In a new report, CDW Healthcare estimates initial revenue losses for physician practices due to EHR costs, but predicts monetary gains upon completion of training.   Adoption of an EHR (electronic health record) application could cost a physician $120,000 in one year, CDW Healthcare reports in its Physician Practice EHR Price Tag study.

Training of physicians on EHR platforms during the adoption period will lead to a 10 percent average loss in patient appointments in the first year of use, but then productivity should pick up, CDW reports in its survey of 200 physician practices over a six-month period.

By using EHRs to speed up their workflow, physicians will be able to see 15 percent more patients and gain about $150,000 in annual revenue when EHR platforms are fully implemented, according to CDW.

Although 66 percent of respondents mentioned hardware and software costs as their main concerns in EHR adoption, these areas comprise only 12 percent of total EHR adoption costs. A more significant cost factor was a loss in revenue due a workflow slowdown.

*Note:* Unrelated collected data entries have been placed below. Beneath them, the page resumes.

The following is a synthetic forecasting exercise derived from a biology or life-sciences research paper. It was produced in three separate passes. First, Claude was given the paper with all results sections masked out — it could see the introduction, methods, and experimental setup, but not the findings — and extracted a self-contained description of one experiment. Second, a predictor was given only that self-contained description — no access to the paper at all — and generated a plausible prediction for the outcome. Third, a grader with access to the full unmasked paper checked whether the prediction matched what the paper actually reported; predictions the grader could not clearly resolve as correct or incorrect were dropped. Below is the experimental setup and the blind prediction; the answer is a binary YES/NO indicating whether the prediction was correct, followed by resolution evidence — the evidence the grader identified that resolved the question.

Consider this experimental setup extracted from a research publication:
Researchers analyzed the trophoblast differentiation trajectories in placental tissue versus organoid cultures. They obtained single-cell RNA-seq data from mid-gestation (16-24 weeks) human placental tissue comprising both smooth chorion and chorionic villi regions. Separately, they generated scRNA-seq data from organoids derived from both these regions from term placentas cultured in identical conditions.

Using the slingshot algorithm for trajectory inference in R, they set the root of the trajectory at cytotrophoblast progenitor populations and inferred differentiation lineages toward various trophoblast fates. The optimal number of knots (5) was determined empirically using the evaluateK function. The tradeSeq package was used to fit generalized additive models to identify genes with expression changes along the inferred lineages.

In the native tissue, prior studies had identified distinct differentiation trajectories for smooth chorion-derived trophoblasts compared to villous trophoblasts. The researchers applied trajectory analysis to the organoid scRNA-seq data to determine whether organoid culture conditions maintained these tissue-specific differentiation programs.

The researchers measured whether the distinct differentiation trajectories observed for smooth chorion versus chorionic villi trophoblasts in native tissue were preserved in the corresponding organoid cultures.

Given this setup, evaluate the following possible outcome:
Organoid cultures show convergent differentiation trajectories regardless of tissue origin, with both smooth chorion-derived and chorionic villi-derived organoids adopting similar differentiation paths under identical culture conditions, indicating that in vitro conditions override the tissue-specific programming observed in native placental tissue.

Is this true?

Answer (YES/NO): NO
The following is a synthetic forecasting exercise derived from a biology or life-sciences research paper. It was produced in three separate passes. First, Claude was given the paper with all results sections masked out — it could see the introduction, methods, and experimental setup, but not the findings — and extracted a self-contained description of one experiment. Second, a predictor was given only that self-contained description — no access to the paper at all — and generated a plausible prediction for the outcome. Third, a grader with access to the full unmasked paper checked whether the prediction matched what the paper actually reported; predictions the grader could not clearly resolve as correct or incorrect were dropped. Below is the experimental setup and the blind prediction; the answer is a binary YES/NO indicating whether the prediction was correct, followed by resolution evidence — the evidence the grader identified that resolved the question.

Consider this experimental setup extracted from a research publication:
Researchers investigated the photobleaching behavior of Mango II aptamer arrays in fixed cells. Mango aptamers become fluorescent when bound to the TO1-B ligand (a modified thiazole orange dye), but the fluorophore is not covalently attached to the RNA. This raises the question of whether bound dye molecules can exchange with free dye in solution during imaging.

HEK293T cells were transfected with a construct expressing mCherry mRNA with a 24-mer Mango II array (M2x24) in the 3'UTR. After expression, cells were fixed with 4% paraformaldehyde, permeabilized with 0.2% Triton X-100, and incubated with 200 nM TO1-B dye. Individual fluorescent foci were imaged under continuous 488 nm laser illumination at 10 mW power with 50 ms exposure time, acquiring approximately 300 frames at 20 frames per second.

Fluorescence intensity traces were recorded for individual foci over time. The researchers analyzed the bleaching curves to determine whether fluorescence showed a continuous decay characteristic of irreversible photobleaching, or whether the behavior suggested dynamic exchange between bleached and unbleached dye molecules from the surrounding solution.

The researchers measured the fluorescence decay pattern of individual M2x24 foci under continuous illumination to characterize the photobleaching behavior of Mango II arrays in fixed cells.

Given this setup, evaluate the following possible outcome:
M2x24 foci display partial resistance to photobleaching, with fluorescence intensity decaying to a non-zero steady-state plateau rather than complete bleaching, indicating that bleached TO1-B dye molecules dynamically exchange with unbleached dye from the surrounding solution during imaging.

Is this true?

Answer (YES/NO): YES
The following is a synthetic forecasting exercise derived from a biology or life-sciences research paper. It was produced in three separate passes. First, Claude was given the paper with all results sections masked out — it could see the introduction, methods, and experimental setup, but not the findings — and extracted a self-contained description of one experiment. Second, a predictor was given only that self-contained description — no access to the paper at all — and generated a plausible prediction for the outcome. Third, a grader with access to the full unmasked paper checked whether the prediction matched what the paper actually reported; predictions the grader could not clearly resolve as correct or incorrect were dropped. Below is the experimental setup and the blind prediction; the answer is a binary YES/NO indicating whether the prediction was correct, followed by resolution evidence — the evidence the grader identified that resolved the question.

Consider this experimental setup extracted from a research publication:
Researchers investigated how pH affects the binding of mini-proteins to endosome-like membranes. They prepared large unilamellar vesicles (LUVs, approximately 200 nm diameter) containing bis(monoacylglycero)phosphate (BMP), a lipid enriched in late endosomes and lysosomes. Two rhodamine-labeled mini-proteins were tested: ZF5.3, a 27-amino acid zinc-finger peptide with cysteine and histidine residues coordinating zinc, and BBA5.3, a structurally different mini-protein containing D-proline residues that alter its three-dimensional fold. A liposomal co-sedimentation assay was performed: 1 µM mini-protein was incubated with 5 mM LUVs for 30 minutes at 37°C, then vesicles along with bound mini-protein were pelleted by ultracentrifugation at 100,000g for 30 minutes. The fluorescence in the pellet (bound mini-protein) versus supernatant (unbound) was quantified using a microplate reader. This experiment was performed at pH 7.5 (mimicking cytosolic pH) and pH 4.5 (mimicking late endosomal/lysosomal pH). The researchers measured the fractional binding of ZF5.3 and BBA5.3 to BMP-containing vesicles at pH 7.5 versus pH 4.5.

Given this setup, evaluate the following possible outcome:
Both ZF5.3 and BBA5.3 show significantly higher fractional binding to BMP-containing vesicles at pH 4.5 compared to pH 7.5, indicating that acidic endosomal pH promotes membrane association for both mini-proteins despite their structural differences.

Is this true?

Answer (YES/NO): YES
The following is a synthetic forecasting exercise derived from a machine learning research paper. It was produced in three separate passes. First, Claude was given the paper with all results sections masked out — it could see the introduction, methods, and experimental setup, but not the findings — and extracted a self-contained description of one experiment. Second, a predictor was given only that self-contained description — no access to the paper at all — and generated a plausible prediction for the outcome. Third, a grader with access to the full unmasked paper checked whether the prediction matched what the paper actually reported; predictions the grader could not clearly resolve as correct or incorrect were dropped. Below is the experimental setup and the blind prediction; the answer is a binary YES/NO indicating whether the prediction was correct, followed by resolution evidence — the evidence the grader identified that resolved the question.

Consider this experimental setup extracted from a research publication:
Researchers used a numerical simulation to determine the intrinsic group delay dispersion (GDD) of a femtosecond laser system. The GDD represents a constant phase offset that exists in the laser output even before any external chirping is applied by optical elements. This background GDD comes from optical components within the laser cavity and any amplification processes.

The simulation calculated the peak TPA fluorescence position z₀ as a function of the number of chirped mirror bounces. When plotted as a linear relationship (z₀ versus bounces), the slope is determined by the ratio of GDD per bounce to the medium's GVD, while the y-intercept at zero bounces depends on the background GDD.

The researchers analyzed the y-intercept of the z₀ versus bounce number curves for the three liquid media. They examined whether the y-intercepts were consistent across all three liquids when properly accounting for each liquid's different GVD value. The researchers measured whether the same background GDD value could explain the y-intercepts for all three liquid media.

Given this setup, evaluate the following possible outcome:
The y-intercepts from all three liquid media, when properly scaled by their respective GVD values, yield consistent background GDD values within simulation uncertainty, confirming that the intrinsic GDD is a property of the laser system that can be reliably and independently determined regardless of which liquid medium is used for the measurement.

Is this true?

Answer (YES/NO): YES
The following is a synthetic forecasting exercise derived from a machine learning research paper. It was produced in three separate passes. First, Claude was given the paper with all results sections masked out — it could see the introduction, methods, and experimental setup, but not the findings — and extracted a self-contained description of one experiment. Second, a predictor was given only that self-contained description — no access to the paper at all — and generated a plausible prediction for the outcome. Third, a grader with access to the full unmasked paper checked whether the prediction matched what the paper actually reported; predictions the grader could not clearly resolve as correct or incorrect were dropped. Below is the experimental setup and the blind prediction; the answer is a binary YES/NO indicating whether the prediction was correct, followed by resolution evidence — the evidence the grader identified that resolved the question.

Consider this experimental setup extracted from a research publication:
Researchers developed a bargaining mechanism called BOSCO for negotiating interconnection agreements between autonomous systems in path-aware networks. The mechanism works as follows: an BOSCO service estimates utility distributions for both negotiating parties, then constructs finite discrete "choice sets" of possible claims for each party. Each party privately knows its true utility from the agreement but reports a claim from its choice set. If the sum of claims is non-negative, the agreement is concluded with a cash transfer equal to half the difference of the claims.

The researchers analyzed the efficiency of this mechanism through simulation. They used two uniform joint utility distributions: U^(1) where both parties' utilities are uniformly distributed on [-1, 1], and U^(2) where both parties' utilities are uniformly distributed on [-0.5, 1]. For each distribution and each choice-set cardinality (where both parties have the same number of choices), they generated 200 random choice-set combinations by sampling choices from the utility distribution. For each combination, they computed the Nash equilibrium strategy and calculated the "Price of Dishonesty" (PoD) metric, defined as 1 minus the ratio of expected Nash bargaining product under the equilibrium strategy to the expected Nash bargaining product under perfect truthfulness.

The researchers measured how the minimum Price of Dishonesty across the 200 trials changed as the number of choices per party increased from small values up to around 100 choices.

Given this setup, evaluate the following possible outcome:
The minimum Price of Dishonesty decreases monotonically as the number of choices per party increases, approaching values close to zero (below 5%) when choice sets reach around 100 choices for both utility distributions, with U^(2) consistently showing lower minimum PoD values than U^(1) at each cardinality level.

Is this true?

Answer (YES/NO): NO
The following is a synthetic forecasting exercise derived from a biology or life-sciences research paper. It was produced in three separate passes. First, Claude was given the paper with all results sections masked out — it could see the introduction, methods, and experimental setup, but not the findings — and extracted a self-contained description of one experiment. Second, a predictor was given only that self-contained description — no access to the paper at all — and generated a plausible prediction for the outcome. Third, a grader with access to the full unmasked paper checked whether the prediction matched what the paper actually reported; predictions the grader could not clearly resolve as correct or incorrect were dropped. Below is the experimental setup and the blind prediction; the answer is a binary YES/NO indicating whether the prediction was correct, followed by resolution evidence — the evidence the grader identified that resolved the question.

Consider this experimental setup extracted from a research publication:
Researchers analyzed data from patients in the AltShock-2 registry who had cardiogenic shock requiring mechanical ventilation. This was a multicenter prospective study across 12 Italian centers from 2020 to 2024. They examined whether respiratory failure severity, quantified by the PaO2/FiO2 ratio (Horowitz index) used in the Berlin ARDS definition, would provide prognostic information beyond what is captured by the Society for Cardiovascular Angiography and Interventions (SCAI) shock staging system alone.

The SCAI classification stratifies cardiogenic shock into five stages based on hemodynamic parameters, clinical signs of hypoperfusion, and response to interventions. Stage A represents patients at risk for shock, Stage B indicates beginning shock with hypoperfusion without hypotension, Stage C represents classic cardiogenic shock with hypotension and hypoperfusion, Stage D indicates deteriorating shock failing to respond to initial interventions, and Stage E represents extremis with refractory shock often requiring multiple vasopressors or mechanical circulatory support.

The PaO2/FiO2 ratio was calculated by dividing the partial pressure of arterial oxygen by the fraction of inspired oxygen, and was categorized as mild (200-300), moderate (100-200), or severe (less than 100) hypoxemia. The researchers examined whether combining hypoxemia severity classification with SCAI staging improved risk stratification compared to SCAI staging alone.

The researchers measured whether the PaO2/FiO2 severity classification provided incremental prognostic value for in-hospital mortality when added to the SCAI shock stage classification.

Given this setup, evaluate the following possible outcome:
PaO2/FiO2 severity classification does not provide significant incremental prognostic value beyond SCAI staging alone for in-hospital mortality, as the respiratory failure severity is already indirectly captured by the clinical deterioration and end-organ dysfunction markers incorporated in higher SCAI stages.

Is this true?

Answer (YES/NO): NO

On average, physicians in the survey expected a 10 percent loss in workflow during the first year, but 40 percent of respondents predicted that patient visits would fall by 25 percent or more in year one.

To minimize the potential reduction in productivity during the transition to EHRs, Karl advises that physician practices invest heavily in training. "Move as quickly as possible to bring your staff up to speed," he said. "The longer you take to adopt, the longer your productivity suffers and the greater the cost over time," he explained.

In the Dec. 13 report, CDW also highlighted the potential benefits of cloud computing in EHR implementation. Of the respondents, 38 percent were considering cloud computing, which would cut $4,400 from the costs of hardware, software, services, telecom and data center environment (power and cooling) per physician.

 

Placing this in the framework of the promised incentive of up to 44,000 per physician for meaningful use of an EMR still nets out a significant loss to physician business’ bottom line.